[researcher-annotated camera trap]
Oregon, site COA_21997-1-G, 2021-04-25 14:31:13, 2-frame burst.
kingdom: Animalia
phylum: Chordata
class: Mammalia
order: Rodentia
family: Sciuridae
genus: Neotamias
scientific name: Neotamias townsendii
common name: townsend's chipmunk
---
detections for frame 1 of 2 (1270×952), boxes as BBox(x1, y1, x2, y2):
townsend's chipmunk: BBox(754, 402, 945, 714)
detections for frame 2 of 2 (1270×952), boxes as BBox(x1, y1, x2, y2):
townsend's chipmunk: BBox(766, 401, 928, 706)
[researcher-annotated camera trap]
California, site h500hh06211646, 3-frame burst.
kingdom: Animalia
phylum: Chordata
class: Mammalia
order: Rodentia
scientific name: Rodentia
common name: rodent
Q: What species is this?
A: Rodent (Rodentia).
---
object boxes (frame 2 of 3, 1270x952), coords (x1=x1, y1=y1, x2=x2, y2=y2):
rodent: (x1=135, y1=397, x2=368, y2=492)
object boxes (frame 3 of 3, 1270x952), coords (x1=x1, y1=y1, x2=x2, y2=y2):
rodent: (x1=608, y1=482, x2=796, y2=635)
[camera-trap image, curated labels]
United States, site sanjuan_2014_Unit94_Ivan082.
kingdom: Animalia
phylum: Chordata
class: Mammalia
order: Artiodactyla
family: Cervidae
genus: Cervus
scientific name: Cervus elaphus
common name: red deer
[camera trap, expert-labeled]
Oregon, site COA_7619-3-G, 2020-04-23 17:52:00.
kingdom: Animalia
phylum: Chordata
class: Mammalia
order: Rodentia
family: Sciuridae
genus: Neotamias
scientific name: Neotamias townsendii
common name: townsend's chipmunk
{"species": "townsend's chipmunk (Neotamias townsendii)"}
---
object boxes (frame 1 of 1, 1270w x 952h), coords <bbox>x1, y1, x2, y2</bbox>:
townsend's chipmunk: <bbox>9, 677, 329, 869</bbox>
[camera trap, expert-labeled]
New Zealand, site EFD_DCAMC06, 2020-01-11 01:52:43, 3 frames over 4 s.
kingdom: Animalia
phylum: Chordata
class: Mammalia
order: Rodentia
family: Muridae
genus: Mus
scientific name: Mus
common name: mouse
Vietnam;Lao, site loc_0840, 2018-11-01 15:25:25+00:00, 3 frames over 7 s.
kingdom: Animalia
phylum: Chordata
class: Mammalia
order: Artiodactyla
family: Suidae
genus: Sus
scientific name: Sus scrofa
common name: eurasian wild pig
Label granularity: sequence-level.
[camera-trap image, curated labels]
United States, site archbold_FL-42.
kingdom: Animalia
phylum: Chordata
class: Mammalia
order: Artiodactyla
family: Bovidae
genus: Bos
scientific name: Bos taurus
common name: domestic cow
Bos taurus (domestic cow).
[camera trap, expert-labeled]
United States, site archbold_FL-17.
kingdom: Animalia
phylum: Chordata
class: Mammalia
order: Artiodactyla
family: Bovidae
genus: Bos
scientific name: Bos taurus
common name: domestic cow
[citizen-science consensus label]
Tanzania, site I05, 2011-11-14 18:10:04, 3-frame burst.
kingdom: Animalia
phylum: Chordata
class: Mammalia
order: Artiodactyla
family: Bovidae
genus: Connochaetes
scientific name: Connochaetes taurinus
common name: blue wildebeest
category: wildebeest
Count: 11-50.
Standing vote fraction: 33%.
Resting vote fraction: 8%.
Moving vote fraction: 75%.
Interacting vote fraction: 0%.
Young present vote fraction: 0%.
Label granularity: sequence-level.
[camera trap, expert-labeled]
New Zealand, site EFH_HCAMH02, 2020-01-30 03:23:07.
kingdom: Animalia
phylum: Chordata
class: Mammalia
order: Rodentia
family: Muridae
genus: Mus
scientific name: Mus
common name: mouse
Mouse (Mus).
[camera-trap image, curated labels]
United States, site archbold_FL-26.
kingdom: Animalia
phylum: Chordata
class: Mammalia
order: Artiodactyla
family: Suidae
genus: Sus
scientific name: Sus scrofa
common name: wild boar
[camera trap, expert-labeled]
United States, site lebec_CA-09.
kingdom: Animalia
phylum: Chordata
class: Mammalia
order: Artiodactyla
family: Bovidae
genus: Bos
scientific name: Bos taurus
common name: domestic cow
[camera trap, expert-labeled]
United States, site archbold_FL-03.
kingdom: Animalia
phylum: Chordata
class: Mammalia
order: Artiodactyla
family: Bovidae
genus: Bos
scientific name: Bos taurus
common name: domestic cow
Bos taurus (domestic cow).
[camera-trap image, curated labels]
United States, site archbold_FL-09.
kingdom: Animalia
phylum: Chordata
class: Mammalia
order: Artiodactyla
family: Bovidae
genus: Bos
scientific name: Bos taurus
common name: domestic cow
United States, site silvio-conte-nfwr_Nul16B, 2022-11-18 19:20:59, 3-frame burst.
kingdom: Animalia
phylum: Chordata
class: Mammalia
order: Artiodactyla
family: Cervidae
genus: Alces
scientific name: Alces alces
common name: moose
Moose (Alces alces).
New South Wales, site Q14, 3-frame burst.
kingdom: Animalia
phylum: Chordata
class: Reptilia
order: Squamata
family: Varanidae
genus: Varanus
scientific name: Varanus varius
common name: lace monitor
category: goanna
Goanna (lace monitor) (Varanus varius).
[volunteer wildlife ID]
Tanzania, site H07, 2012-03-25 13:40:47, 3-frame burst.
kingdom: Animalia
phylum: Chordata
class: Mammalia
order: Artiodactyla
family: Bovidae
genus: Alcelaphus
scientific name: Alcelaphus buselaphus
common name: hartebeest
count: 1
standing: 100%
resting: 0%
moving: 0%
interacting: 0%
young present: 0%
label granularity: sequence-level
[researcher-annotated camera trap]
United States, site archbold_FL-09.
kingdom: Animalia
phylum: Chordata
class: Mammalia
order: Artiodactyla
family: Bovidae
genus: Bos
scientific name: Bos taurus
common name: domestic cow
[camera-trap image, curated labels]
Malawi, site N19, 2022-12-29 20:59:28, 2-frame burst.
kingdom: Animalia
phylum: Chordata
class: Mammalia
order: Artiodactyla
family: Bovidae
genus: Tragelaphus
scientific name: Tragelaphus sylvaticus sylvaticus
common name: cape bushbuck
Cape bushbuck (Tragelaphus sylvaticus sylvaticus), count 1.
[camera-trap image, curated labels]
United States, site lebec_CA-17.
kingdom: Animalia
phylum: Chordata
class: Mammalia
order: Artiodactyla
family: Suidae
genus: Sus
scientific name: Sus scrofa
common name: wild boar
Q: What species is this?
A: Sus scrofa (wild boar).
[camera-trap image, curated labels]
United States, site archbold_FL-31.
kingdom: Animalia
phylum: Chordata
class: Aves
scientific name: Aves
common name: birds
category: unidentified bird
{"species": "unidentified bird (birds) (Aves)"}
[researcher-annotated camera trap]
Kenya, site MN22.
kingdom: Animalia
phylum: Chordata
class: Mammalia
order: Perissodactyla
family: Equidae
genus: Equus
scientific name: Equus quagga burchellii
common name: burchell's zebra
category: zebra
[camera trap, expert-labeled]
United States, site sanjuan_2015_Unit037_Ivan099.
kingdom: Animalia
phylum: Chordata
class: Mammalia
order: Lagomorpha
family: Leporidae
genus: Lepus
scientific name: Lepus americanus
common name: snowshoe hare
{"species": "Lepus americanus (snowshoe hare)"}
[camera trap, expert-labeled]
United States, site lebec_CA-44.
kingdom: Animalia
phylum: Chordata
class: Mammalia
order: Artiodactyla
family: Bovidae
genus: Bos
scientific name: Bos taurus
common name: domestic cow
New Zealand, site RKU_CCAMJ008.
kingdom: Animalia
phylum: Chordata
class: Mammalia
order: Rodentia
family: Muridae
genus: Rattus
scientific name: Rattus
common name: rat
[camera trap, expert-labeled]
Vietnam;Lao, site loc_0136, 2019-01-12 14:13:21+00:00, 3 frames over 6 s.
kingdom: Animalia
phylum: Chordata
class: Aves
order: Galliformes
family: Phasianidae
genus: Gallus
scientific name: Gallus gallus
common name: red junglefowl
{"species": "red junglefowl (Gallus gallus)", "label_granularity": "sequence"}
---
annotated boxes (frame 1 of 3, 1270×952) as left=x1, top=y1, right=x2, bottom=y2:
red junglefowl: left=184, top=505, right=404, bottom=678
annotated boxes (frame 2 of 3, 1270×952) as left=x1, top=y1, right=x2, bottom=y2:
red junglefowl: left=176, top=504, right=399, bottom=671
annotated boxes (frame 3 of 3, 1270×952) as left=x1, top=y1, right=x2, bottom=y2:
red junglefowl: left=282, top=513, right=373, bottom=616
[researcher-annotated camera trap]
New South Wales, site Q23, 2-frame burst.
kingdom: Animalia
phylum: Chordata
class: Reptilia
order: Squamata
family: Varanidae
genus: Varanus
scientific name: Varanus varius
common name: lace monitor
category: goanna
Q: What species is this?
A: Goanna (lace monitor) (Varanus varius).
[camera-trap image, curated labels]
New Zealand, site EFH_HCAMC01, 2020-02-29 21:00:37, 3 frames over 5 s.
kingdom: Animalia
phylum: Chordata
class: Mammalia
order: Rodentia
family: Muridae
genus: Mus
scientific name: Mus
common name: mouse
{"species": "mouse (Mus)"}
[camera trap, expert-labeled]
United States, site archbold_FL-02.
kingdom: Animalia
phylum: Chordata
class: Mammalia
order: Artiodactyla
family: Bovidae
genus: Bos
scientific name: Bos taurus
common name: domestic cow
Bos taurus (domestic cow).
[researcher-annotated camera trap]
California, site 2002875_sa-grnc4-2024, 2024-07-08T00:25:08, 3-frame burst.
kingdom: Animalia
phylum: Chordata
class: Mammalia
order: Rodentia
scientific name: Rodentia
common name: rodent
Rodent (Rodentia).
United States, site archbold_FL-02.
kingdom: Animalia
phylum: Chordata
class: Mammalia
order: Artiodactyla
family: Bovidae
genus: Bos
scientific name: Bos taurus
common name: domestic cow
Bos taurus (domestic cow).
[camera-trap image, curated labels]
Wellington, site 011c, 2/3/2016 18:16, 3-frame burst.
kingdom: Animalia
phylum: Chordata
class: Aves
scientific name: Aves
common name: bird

──────

*The task*
Which lines of the records contain the word "South"? Copy each of them.

*Answer to this problem*
New South Wales, site Q14, 3-frame burst.
New South Wales, site Q23, 2-frame burst.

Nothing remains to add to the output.